With the semester well on its way, exams may start piling up. As an incoming freshman, realizing all the resources you have around you may be hard, but we have some advice for you. Even if you aren’t a freshman, this may help introduce you to new information you previously did not know.
1. S.I. Sessions
For starters, many freshman-level classes have S.I. (Supplemental Instruction) sessions you can attend. These sessions are taught by upperclassmen who review the material taught in class. This is an amazing resource to use if you feel uncomfortable with the material taught in class because it allows you more one-on-one interaction with the instructor to ask clarifying questions. Even if you haven’t attended a single S.I. session so far in the semester, it can still be extremely beneficial to attend some on the week of finals to help review all the information that will be on the exams.
2. Finding a Study Space
Finding a space where you enjoy and feel comfortable studying in is very important. Some places you may want to consider checking out are:
- Krach Leadership Center – There are many group study rooms in you want to get together with a study group, or individual tables to work at on your own. The hours go pretty late, so you can stay up studying for nights when your roommate wants to go to bed early.

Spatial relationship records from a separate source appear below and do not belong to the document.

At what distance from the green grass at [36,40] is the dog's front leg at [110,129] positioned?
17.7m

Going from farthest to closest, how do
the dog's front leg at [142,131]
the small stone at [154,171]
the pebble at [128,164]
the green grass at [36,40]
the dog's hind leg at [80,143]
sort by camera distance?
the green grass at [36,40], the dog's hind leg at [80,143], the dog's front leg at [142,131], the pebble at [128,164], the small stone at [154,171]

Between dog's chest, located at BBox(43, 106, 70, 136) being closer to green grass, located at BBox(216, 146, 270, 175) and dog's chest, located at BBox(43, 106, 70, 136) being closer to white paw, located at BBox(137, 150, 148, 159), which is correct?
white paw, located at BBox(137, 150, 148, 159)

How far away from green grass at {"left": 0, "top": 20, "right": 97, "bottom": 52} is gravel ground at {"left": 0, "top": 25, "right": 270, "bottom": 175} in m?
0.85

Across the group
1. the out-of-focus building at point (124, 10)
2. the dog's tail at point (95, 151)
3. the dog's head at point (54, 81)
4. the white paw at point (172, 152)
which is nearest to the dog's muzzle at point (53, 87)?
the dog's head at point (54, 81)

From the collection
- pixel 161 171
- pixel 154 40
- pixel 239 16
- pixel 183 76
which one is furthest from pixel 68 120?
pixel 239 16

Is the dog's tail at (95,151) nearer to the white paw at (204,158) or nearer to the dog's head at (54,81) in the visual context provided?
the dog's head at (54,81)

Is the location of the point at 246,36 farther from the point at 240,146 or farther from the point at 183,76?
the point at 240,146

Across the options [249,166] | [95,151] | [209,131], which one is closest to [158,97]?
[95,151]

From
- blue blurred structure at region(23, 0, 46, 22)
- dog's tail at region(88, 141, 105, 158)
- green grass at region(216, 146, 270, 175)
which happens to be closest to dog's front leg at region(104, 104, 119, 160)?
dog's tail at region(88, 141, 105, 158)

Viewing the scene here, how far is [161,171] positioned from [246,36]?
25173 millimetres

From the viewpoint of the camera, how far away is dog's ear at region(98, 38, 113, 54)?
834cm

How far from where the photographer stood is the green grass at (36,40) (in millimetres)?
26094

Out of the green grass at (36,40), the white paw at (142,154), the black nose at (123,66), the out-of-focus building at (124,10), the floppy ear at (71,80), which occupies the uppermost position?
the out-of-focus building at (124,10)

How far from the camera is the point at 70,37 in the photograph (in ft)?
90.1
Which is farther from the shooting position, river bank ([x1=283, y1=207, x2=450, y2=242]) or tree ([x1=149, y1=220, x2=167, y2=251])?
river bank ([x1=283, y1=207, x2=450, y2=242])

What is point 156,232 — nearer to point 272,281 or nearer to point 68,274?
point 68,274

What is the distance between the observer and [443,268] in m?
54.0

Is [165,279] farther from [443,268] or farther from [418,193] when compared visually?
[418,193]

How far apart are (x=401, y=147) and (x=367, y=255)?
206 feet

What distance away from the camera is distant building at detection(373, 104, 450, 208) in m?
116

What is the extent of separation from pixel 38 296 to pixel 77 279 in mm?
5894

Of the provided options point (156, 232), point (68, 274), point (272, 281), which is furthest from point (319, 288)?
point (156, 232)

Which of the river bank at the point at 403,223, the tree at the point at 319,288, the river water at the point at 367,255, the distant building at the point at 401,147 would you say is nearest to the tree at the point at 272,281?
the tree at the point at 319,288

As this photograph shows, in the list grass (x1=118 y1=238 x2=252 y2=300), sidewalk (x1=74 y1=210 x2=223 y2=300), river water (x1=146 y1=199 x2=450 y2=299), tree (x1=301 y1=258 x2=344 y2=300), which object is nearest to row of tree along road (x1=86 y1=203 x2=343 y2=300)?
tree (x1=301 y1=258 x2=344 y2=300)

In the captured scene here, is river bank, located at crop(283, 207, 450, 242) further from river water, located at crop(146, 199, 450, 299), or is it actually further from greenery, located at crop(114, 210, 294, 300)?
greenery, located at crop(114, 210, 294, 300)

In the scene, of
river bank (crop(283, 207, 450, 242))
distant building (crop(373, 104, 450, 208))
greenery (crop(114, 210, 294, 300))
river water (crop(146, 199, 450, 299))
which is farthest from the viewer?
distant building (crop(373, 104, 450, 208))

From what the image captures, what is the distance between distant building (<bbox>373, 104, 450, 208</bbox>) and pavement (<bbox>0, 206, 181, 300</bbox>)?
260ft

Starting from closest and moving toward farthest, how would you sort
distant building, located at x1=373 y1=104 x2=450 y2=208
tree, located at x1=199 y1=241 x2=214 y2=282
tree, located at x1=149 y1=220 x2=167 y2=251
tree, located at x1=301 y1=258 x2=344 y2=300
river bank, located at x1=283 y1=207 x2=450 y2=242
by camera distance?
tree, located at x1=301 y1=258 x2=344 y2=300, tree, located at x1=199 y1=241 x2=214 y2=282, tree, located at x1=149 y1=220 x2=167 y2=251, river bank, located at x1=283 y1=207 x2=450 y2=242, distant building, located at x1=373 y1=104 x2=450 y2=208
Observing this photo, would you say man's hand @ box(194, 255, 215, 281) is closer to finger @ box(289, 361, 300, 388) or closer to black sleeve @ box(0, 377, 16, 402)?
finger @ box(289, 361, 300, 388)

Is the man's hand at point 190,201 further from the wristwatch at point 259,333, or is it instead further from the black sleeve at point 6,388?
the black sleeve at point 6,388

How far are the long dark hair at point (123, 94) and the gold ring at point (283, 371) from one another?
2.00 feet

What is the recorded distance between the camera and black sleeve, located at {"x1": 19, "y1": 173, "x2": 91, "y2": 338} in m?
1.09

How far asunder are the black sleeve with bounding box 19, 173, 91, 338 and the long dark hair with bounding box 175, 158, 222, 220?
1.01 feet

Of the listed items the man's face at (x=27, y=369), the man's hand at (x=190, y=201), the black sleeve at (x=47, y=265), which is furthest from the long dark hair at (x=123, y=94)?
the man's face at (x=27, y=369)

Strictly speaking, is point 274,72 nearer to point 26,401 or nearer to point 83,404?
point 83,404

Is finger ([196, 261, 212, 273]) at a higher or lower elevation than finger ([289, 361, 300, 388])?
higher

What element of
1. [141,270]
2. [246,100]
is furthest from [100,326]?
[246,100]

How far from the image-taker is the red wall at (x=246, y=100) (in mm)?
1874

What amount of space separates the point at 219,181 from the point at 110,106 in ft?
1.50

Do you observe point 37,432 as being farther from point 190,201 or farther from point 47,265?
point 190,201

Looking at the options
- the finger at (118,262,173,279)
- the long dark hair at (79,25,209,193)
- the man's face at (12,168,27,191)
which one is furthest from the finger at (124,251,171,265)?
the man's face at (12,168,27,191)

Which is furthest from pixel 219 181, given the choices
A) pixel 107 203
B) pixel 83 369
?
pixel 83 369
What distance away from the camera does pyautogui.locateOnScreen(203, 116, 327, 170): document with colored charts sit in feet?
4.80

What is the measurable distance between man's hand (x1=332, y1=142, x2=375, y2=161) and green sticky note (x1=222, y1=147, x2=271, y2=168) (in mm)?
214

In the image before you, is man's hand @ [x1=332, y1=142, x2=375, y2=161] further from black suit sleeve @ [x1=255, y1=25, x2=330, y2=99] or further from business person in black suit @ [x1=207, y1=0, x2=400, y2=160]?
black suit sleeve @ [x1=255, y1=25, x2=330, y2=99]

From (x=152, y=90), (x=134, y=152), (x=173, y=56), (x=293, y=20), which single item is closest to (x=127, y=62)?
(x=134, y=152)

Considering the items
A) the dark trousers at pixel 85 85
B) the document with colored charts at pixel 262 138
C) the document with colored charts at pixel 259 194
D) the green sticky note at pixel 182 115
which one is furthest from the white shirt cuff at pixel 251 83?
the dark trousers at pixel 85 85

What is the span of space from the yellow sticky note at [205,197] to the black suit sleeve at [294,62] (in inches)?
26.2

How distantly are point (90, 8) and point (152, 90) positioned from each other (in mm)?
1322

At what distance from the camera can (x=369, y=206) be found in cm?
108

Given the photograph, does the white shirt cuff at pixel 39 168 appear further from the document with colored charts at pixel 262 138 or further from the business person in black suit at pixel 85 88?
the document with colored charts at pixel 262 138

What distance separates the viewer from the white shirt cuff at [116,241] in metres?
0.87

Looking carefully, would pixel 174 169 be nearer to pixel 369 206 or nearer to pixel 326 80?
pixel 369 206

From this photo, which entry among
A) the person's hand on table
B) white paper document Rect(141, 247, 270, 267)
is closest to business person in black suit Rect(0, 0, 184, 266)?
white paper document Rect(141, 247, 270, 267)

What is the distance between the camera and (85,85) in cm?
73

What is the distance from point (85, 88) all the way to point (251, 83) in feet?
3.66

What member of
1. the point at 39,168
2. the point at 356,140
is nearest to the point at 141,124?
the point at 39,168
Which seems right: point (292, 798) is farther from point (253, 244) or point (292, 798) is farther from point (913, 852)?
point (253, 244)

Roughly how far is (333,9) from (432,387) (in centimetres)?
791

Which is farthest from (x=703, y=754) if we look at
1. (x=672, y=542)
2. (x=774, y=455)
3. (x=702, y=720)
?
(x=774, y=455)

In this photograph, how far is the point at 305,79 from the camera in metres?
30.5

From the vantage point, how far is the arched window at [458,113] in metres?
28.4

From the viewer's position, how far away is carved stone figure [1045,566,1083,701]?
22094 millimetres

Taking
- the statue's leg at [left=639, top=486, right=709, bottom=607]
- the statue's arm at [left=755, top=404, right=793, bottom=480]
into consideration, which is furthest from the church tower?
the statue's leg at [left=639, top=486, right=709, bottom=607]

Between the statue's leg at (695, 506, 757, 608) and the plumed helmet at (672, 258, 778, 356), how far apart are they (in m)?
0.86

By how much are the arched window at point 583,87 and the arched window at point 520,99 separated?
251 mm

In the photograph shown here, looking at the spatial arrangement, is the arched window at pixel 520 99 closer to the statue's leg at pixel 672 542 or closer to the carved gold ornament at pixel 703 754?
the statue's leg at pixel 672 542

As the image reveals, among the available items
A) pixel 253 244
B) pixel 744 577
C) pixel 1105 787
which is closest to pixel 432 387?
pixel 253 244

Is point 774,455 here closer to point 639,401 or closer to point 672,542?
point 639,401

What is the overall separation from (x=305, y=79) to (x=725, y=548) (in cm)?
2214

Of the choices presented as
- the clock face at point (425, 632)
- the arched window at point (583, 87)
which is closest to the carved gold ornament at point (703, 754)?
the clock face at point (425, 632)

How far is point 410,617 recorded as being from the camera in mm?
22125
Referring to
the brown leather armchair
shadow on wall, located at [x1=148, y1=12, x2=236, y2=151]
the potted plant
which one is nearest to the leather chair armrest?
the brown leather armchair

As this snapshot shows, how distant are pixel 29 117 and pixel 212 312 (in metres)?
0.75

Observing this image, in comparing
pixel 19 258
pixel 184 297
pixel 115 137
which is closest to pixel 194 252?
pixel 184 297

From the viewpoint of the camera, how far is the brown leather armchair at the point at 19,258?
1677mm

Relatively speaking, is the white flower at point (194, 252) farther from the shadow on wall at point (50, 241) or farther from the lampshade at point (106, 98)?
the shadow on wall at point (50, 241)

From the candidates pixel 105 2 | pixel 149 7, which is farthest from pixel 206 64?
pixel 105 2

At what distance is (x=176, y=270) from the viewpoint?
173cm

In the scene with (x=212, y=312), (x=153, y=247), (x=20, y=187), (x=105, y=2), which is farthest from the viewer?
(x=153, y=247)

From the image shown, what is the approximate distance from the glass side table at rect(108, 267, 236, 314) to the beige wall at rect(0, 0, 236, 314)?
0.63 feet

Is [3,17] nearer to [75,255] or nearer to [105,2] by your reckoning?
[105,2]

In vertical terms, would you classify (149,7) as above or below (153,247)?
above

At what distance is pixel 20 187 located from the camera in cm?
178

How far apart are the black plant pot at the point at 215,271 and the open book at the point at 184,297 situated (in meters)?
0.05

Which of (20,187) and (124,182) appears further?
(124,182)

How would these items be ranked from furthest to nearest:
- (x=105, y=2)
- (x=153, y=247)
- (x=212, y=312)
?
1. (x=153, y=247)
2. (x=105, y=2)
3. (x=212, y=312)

- URSC – The URSC is located in the basement of Shreve. It is similar to Krach, where there are group study rooms as well as individual desks. However, just be prepared for more of a rush than Krach because it is all one one floor; Krach is spread out over multiple floors.
- Hicks Undergrad Library – Hicks is open 24/7 to Purdue University students. Its “main floor” contains a cafe area where there are a lot of booths and group table environments to work . When you enter the main Hicks floor, there is a variety of seating to chose from. The further back you go, the quieter it tends to be. There are many group study rooms located at the far wall of this floor. There is also a sub-basement which tends to be a lot quieter and contains many large classrooms if you are planning on working with larger study groups.
- HSSE – HSSE is another library located inside of Stewart Center. Its hours aren’t as long as Hicks but it tends to be a nice and quiet place to study if you prefer working during the day rather than later at night. The higher up you go in this library the quieter it gets. During exam season, however, it’s kind of hard to find a space so be sure to go in early and save a spot!
- Classrooms – You may have to check timings on specific buildings but a great place to study is random classrooms throughout campus. I have gone to Beering and Wetherill during finals last year and found an empty classroom and just studied there. It’s great because it tends to be very quiet, and you can use the boards to write down notes and review HW problems.
- Cafes – Finally, you can always go to different cafes around campus like Greyhouse, Vienna, and the Starbucks on Third Street. These are all great places to go if you tend to work better with noise and movement around you rather than complete silence.
3. Office Hours
Your professors and TAs are here to help you and want to watch you succeed so please go to them if you are really struggling to grasp the material during lecture. This is the perfect opportunity to get one on one help and ask those questions you were too scared to ask during lecture. You can also bring a friend with you if you feel intimidated to go alone.
4. Study Groups
Create study groups with people in your classes. Chances are, people are struggling with a course just as much as you are, and this gives you a chance to help each other learn. GroupMe is a great app to use while creating study plans and asking other people for homework questions. A great study tactic is teaching someone else the material; if you can successfully teach someone how to do something, it means you understand it. This could be an opportunity to teach others things you are comfortable with and learn from others as well.
5. Get Rest and Eat Healthy
I know, I know, you’ve probably heard it a thousand of times before, but it is very important to get some rest the night before an exam. I know it may seem that cramming for an exam the night before is the way to go, but you won’t be giving yourself time to let the material sink in. Instead, create a schedule a week or two in advance to cover all the material over the spam of time rather than all at once. This will give you more time to digest the information and to go to someone for help if you are having a hard time understanding a concept. Also, be sure you aren’t skipping meals; it’s important to be well rested and healthy before an exam, and you won’t perform well if you are sick.